2000s Archive

Sympathy for the Devils

continued (page 3 of 5)

Given its enormity, the Central de Abasto resembles not so much a traditional market as a vast subterranean city. Little of it is actually underground, but the lighting, the dark concrete and the iron girders, and the passageways and ramps linking the seemingly endless, interconnected pavilions have the feel of subway stations and tunnels, or, beneath the high aluminum roofs and hanging fluorescent bulbs, of enormous ships’ holds. Obviously, no shopper would find it practical to walk among the sprawling pavilions. Which is where the diableros come in.

“This place wasn’t built with diableros in mind,” says Andrés Quintero, one of the market’s great merchants. “The idea was that you would park your truck at this or that bodega, go in, buy what you need, and go on to the next bodega, always in your vehicle.” If that were the case, the diablero would only have to go out each side entrance and load, say, tomatoes into the waiting car.
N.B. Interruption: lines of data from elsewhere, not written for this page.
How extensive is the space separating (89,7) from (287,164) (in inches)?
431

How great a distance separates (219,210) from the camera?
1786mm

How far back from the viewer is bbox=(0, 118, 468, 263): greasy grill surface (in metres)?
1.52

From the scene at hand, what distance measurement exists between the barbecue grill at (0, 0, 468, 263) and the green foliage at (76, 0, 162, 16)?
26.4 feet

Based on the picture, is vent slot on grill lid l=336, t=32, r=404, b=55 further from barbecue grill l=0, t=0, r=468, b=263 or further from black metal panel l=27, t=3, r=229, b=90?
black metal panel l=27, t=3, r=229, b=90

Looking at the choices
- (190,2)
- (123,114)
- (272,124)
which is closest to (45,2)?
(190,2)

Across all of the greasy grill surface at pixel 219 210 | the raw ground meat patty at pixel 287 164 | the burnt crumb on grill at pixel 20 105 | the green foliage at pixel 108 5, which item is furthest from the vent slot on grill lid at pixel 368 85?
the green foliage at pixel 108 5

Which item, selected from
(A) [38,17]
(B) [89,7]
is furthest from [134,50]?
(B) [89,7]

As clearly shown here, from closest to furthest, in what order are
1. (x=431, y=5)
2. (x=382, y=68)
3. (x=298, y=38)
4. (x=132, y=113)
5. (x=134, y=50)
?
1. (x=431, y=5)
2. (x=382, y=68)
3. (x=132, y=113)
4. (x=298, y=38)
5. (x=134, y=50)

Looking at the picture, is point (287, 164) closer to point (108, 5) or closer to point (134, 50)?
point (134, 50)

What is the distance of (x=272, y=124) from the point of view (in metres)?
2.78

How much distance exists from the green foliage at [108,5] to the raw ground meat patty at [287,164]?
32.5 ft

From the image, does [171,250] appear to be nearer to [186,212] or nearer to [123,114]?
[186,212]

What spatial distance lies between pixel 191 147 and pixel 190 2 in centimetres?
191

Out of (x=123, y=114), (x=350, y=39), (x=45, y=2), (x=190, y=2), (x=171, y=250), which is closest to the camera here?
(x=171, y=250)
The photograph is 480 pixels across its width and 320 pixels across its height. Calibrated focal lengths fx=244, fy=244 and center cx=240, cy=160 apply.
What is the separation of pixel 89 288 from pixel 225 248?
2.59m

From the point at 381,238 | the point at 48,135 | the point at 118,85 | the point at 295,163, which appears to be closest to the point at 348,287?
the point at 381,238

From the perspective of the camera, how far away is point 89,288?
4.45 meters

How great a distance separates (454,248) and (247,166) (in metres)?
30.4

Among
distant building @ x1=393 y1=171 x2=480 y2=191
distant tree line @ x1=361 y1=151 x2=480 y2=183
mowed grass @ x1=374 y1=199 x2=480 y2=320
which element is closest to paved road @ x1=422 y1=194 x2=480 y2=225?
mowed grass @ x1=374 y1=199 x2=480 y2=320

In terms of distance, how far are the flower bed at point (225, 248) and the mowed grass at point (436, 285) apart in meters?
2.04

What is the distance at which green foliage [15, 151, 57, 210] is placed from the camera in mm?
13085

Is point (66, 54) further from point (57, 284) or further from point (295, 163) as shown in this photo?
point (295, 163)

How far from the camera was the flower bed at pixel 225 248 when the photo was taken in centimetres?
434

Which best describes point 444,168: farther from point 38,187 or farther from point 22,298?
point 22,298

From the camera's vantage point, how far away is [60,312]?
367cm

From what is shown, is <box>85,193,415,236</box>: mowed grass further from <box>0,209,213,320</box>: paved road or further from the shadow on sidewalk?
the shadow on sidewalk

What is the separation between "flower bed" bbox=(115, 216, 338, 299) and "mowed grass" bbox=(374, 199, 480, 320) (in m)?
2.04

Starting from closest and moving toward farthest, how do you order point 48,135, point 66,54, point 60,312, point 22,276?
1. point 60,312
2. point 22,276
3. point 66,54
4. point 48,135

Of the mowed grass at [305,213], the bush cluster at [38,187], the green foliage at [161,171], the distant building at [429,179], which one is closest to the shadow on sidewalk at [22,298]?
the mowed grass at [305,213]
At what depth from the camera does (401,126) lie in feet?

The customer would pay him, and then he would go inside until another customer needed tomatoes brought out.

“But the customers,” says Quintero, “discovered it was much faster to leave their vehicles parked in one place and have the diableros bring everything to them.” And, of course, it was also safer, for that way they didn’t have to expose their produce-loaded truck or car to the threat of robbery at each stop.

So the diableros often go on long journeys, hauling the stacked loads of a buyer’s accumulated purchases down the long chain of bodegas. And time being money, they have every incentive to go as fast as they can, so even if that was all the obstacle they faced, there would still be the danger of collisions with other diableros and customers, especially at the intersections.

But the passageways all have puentes, or “bridges”—enormous humps in the pavement. Between every two bodegas there is one of these steep humps, beneath which run the roads that carry the trailer-trucks to the loading docks of the bodegas. This is the spectacular design flaw to which the diableros have had to adapt. Often loaded down with as much as half a ton of produce, they have to haul their diablos up one side of these bridges and somehow restrain the gathering speed and weight at their backs as the hand trucks roll down the other side. Pushing the hand trucks in front of them, or pulling them behind them like rickshaws, handles locked under their arms, the diableros take long runs to build up speed and momentum for the charge up one side of a puente. On the way back down, they stamp and skid their sneaker heels into the pavement, trying to slow down and control the lurching loads pressing down on them from behind. And then they have to do it all over again to get over the next bridge, all the way down the chain. They wear through the soles of their sneakers quickly.